* Document segment:
Home > News Room > TEA in the News > Transit plan gets bumpy ride on both sides of subway divide - Toronto Star

Transit plan gets bumpy ride on both sides of subway divide - Toronto Star

April 1, 2011
Tess Kalinowski
Transportation Reporter
The Toronto Star

Silvia Arauz and Patricia Sinclair live at opposite ends of Finch Ave. One supports light rail on the road; the latter has campaigned for the Sheppard subway extension Mayor Rob Ford says he’ll build with private-sector funds.

Both women say politicians have made a hash of the latest Toronto transit expansion plan.

Arauz commutes from Keele to her job in Rexdale on the TTC’s 36 bus.

She supports the call for more consultation on the city’s new transit plan issued Friday by the Toronto Environmental Alliance.

The new joint provincial-city transit plan — which puts 25 kilometres of underground light rail on Eglinton and calls for an expansion of the Sheppard subway — kills a previous plan that would also have built light rail down the middle of Finch Ave. Instead, residents in the northwest have been promised better bus service, with the mayor’s assurance that a Finch subway could be considered in 10 years — too late for Arauz.

“It’s already so difficult cramming in (the bus), and to know there was the option to better the situation … it’s frustrating. You sometimes have to wait for two or three buses to get on,” she said.

The 36 Finch bus, which runs no more than three minutes apart in rush hours, gets bunched up in traffic, making for long waits and long rides, said Arauz.

* Input:
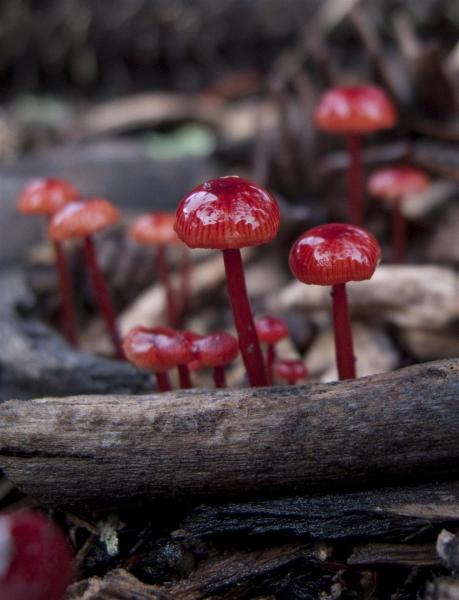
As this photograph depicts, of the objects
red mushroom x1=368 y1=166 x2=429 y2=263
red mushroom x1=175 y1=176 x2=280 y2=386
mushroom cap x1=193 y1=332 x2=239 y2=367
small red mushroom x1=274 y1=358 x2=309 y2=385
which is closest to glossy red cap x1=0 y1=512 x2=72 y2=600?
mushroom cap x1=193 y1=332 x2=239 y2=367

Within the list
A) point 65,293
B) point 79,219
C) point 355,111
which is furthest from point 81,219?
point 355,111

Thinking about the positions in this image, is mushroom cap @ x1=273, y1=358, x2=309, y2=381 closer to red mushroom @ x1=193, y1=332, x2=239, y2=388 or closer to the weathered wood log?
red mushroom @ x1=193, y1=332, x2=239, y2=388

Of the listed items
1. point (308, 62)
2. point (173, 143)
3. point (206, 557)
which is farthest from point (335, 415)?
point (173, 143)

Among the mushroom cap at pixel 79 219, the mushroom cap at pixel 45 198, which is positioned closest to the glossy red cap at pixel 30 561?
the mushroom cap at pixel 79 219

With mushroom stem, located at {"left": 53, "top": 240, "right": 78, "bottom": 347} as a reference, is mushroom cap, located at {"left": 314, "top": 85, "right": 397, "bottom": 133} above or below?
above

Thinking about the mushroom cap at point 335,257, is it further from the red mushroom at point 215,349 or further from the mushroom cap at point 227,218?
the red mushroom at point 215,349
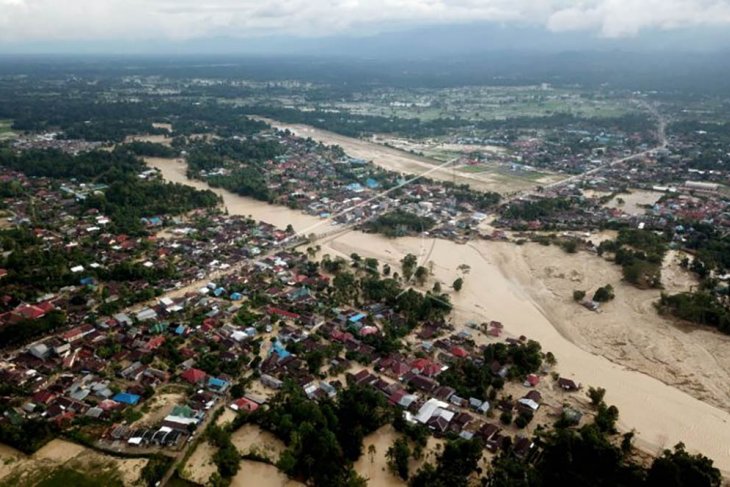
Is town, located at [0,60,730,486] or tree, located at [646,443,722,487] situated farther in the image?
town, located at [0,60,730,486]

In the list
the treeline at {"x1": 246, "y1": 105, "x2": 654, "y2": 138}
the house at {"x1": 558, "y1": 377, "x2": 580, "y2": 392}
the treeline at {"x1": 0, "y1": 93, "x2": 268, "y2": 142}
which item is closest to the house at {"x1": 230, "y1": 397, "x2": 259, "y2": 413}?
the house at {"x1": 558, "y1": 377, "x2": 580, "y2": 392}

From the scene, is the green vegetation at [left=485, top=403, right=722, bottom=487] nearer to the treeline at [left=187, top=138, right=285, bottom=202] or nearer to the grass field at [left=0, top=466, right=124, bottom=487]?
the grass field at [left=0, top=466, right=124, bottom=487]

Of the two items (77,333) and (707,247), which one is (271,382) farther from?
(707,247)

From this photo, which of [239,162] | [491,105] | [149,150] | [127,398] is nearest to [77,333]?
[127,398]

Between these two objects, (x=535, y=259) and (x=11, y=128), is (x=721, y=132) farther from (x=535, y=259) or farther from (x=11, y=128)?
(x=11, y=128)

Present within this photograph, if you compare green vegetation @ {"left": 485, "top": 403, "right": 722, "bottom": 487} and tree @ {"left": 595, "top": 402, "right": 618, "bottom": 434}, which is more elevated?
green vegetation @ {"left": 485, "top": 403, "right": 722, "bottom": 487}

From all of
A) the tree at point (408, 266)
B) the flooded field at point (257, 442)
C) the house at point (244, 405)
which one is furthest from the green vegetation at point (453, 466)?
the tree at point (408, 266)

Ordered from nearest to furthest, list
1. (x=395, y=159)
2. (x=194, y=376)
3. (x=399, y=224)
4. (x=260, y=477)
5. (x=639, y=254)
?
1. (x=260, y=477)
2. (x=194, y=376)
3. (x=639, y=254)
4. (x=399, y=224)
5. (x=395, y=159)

* Written exercise 1:
Answer these questions about the transit article:
(a) Which TTC bus route does Arauz ride to her job in Rexdale?
(b) How many kilometres of underground light rail does the new plan put on Eglinton?
(c) Which group issued the call for more consultation on the city's new transit plan?
* Written exercise 2: Please count the lines of the records that contain the string "Thinking", with case counting, and give only the number.
The transit article and the records have no connection to each other.

* Full response 1:
(a) The 36 bus.
(b) 25.
(c) The Toronto Environmental Alliance.

* Full response 2: 2